**SELECTED EXCERPT**

•••

We can fix it! We have the technology!

Anonymous

Cool Project Cody.

Anonymous

After being bamboozled so many times I was completely expecting a fnaf jump-scare when the second pop happened and the light went out

Bob Ogden

Cody you should try some Styrofoam. I've seen some footage of cups sent down on deep sea experiments and they come back shrunk. It was interesting to see how it deformed

Anonymous

I feel like LEDs might survive better. :-)

Anonymous

An empty gopro case might be interesting.

Anonymous

I really liked this test. The oblong shaped light bulb that survived, I wouldn't have guessed that. I would have been inclined to guess the more egg shaped bulb would. Considering how eggs survive pressure. Very interesting test Cody!

Anonymous

The oblong shaped light bulb looks like a landscape bulb. Designed to work outside in all weather for years. Not lawnmower proof, but other than that, pretty tough.

Brian Reddeman

Wow. Could the lightbulb have survived because pressure equalized or did my limited understanding of glass just get blown away? (Pun intended)

Adric Menning

im betting the co2 perminated the acrylic lens. and then made micro bubbles when you released pressure, its also possible that the pressure is actually squishing the diaphragm in the switch, much like how the puff switch works in a e-cig, replacing the switch with metal contacts to touch may work better in environs like this.

Adric Menning

or make a pressure pipe with a usb cable in it so you can both power and trigger/view remotely.

Anonymous

I said this on YT, but I just became a patron so I figure it's worth mentioning here as well. The red light may be partially responsible for the focusing issues. The Bayer array on camera sensors has twice as many green receptors as it does red or blue, so using green light would theoretically be twice as effective as red light, but white light is twice as effective still. There are small white "keychain" lights that would be nice and small to fit inside the pressure vessel. Amazon has some called a "buck light" because they're a dollar each, otherwise they should be in the automotive section of most department stores.

Mark Trombley

Interesting. I wonder what a small egg would do if you left it pressurized long enough to absorb co2.

JirkaK

Hi Cody! I don't know if this is a good place, but I might have a suggestion for some future video... I've read quite a lot about the possible dangers related to oxyacetylene torch - that mostly includes oxygen vs. grease, dirt, etc. on the high pressure side, acetylene being sensitive to high pressure, friction, high temperature, and, on the other hand being fairly unstable under low temperatures (liquid, solid acetylene), forming explosive substances upon contact with copper, silver (and, of course, with your beloved mercury :D) - could you possibly make a video with some controlled experiments summing up the above mentioned dangers? I think that could be quite interesting, especially for people like me who have only heard about them, but never saw what actually happens under such circumstances. Thanks a lot and keep up the good work :)

Nani Isobel

I like how you're trying this out and we get to see what happens too. Thanks!

CodysLab

Putting oil in a metal pipe and then opening a bottle of oxygen into it is something I would like to try!

Anonymous

I would love to see you get a pressure vessel that lets you have a view port with an external higher quality camera. High pressure experiments seem to be few and far between on YouTube.

Anonymous

Lights, Cameras, Implosion!

Anonymous

Hey Cody. Have you thought about trying to float pieces of lithium metal in sulfur hexafluoride at high pressure? SF6 at 800 PSI should be dense enough to float lithium.

CodysLab

Sf6 reacts violently with lithium. I’ve gotten sodium to float on xenon though.

Anonymous

Do you have tape of sodium floating on xenon?

•••

**DATASET ENTRIES**
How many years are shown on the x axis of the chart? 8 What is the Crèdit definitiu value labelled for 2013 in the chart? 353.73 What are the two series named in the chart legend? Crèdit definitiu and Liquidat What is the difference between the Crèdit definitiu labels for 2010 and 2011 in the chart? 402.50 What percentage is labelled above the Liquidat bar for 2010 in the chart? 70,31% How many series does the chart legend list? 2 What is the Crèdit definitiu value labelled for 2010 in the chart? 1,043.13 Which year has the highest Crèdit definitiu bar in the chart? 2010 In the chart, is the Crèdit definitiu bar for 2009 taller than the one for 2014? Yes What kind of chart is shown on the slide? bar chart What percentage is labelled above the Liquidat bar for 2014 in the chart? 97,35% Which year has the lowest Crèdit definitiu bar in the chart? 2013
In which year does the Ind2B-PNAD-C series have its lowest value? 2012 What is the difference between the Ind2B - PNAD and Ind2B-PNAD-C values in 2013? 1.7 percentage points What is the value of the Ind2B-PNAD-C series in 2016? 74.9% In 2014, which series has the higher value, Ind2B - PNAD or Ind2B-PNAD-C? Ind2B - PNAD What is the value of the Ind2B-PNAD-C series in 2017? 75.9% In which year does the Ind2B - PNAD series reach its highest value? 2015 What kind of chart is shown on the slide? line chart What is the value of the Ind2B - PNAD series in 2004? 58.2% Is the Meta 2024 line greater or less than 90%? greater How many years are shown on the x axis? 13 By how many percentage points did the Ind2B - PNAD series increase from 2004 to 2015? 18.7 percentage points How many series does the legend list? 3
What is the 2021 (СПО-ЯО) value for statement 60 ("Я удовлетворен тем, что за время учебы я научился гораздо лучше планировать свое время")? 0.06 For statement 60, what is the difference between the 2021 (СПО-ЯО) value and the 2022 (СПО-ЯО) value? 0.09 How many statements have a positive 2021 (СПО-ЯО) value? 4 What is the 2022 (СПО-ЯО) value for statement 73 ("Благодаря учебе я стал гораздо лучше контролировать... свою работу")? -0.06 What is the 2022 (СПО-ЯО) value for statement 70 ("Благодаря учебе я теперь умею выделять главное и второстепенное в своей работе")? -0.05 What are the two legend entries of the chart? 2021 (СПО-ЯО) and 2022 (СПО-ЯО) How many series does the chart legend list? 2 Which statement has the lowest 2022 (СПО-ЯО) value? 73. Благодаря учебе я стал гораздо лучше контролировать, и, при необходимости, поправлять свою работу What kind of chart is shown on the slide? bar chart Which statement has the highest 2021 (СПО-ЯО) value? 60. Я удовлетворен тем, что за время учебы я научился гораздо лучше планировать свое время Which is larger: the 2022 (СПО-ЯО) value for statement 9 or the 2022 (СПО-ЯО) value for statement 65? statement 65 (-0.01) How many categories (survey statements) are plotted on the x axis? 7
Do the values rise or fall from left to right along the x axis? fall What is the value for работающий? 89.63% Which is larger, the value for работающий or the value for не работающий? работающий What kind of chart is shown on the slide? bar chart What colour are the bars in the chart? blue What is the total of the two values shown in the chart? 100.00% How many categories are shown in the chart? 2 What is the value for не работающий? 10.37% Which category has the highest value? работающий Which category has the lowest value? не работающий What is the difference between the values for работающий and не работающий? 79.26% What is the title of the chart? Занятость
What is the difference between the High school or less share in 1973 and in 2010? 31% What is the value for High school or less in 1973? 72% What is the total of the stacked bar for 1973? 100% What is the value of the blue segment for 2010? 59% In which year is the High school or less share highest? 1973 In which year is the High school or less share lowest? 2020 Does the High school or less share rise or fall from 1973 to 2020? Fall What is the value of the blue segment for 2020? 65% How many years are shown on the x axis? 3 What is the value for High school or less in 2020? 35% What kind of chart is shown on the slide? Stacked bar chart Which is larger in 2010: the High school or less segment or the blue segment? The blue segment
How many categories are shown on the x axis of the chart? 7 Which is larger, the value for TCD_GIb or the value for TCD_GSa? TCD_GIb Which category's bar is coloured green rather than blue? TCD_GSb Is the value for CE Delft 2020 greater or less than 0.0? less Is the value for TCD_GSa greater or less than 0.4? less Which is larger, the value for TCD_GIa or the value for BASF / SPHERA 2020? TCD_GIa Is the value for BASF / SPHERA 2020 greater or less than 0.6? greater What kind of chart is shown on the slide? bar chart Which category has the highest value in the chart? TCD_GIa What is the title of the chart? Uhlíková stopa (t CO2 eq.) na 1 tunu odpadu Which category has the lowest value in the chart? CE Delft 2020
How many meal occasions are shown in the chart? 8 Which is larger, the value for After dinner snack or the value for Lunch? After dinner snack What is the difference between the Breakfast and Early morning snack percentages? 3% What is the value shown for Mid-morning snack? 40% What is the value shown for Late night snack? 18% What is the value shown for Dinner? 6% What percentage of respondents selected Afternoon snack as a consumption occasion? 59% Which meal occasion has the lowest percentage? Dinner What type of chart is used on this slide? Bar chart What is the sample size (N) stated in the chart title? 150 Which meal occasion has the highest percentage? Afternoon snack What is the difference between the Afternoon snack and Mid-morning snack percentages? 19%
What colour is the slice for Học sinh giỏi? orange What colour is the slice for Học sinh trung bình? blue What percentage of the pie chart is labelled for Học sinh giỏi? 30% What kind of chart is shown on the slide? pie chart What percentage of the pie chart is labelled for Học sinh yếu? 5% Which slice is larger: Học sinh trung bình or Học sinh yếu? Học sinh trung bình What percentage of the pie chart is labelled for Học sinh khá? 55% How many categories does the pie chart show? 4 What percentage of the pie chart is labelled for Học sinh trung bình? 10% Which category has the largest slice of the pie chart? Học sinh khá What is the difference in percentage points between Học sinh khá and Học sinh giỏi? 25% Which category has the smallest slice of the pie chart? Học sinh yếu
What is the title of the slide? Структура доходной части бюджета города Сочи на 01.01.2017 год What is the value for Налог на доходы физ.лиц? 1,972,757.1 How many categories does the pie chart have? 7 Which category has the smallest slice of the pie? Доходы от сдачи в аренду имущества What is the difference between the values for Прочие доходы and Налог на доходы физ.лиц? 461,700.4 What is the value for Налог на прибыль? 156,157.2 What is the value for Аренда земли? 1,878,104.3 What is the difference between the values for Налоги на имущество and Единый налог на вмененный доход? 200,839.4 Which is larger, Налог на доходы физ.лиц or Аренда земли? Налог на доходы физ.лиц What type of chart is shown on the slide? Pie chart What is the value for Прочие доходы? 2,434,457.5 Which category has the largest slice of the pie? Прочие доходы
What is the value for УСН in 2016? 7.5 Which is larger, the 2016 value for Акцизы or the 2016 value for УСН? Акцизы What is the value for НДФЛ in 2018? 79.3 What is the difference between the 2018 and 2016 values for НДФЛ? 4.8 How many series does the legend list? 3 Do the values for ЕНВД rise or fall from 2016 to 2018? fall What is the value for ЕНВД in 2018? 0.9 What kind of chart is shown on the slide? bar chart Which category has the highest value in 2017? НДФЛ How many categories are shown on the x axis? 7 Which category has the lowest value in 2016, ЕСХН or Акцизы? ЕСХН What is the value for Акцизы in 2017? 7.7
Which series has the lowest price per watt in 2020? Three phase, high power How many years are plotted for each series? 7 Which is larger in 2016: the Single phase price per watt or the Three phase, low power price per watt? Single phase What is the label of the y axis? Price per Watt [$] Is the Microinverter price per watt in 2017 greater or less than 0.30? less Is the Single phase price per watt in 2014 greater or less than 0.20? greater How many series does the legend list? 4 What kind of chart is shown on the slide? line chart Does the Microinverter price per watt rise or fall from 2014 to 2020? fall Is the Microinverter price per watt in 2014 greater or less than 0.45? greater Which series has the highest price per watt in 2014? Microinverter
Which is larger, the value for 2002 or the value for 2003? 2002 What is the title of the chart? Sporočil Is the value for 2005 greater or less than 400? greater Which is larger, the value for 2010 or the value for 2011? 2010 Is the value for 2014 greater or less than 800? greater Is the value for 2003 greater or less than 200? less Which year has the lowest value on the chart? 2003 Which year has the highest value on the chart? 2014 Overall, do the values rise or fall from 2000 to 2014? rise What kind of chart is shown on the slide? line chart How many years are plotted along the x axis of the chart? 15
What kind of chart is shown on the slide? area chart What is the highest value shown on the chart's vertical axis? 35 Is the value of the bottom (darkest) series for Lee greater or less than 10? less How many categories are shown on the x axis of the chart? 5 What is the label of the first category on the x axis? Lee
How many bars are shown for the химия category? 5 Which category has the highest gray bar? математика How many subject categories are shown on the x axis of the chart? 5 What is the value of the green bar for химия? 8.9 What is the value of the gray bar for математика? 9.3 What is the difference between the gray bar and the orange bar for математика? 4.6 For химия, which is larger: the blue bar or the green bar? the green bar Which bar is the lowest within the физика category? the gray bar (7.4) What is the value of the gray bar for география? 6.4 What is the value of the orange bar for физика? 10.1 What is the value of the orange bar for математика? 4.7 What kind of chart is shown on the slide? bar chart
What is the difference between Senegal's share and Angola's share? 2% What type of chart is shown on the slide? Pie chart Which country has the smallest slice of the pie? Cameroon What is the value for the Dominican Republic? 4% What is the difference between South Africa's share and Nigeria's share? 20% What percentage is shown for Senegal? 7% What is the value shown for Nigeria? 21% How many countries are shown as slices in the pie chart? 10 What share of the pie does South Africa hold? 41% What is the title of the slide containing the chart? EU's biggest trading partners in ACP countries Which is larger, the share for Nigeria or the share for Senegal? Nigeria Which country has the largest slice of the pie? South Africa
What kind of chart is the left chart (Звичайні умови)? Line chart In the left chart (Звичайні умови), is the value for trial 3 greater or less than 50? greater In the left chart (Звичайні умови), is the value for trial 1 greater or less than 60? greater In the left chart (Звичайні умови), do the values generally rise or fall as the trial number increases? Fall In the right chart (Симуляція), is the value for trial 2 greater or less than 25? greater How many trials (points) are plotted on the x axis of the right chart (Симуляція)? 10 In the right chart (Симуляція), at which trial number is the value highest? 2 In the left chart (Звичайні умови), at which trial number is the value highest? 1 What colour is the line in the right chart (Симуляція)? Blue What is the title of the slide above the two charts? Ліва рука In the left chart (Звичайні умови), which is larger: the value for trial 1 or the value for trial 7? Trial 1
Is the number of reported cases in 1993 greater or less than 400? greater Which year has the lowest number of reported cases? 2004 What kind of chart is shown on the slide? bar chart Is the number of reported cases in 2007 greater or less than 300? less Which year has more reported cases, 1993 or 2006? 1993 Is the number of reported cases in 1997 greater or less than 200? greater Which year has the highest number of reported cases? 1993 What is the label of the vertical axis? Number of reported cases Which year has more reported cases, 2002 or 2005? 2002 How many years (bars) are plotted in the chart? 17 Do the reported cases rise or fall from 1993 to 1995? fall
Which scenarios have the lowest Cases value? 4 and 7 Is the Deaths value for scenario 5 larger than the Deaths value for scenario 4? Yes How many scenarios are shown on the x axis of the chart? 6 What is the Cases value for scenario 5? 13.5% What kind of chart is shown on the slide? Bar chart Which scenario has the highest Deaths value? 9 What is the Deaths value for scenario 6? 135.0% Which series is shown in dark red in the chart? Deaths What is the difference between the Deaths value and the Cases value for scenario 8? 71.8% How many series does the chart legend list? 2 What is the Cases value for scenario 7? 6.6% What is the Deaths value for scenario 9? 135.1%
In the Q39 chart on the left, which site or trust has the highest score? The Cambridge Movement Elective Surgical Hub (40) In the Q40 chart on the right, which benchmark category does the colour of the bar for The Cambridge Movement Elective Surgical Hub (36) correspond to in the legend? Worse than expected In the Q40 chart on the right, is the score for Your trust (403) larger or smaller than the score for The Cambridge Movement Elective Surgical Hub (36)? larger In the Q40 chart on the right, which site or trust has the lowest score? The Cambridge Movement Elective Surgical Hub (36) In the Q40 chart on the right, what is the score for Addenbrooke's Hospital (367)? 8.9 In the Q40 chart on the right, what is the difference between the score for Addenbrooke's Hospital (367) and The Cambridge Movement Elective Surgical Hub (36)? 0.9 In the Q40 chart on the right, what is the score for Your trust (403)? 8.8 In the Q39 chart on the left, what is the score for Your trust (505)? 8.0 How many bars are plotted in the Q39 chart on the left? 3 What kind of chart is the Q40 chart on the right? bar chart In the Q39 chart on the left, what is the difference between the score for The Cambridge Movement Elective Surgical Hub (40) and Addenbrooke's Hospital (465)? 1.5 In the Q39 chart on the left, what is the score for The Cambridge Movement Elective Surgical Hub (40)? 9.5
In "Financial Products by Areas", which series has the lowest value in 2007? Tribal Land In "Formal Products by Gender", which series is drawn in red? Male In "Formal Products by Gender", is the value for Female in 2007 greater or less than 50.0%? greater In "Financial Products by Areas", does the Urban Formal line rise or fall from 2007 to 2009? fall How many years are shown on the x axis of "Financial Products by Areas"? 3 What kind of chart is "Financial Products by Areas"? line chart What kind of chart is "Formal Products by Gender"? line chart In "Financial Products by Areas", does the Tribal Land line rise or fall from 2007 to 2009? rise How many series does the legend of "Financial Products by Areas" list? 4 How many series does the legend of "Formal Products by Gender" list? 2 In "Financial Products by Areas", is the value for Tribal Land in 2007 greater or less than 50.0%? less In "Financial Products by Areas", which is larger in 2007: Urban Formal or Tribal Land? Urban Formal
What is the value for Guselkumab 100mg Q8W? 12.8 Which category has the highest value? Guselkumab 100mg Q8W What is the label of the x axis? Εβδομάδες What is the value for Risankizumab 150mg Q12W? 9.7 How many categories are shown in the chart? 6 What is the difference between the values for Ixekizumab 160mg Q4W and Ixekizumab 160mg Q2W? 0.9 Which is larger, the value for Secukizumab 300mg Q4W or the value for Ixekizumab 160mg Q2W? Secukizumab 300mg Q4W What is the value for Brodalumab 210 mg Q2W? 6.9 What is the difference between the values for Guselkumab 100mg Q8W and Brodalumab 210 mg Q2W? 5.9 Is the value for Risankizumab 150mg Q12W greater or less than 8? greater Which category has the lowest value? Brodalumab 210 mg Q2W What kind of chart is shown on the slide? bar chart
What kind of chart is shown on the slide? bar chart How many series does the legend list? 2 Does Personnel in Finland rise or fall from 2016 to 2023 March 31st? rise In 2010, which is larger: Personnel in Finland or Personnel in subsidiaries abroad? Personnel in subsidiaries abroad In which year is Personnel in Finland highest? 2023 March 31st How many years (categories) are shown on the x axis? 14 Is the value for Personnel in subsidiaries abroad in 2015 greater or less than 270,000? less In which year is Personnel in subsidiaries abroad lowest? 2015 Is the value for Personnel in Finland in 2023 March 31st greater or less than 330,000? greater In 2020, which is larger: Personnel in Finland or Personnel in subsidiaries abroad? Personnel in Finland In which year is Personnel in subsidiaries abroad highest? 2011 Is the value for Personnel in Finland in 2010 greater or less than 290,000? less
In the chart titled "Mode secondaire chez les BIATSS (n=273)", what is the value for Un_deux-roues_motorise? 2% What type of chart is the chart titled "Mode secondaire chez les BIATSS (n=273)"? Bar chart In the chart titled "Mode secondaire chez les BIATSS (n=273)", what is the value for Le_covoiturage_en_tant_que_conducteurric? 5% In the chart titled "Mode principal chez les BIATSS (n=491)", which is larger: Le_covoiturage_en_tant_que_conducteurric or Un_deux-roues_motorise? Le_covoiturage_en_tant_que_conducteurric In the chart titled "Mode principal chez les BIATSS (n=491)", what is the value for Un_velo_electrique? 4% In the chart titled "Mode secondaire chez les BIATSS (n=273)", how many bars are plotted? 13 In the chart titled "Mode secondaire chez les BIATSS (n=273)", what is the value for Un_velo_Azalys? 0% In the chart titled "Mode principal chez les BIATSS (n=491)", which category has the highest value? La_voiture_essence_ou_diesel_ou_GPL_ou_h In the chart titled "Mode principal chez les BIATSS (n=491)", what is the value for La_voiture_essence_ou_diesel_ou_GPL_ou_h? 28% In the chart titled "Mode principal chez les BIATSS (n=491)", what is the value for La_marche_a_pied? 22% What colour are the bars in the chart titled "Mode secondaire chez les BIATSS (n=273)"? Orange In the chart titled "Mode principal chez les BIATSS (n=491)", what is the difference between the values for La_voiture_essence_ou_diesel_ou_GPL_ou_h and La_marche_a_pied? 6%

•••

**ASSIGNED TASK**
Reproduce the comments on the pressure experiments word for word, everything from "Brian Reddeman" down to "environs like this.".

**EXPECTED OUTPUT**
Brian Reddeman

Wow. Could the lightbulb have survived because pressure equalized or did my limited understanding of glass just get blown away? (Pun intended)

Adric Menning

im betting the co2 perminated the acrylic lens. and then made micro bubbles when you released pressure, its also possible that the pressure is actually squishing the diaphragm in the switch, much like how the puff switch works in a e-cig, replacing the switch with metal contacts to touch may work better in environs like this.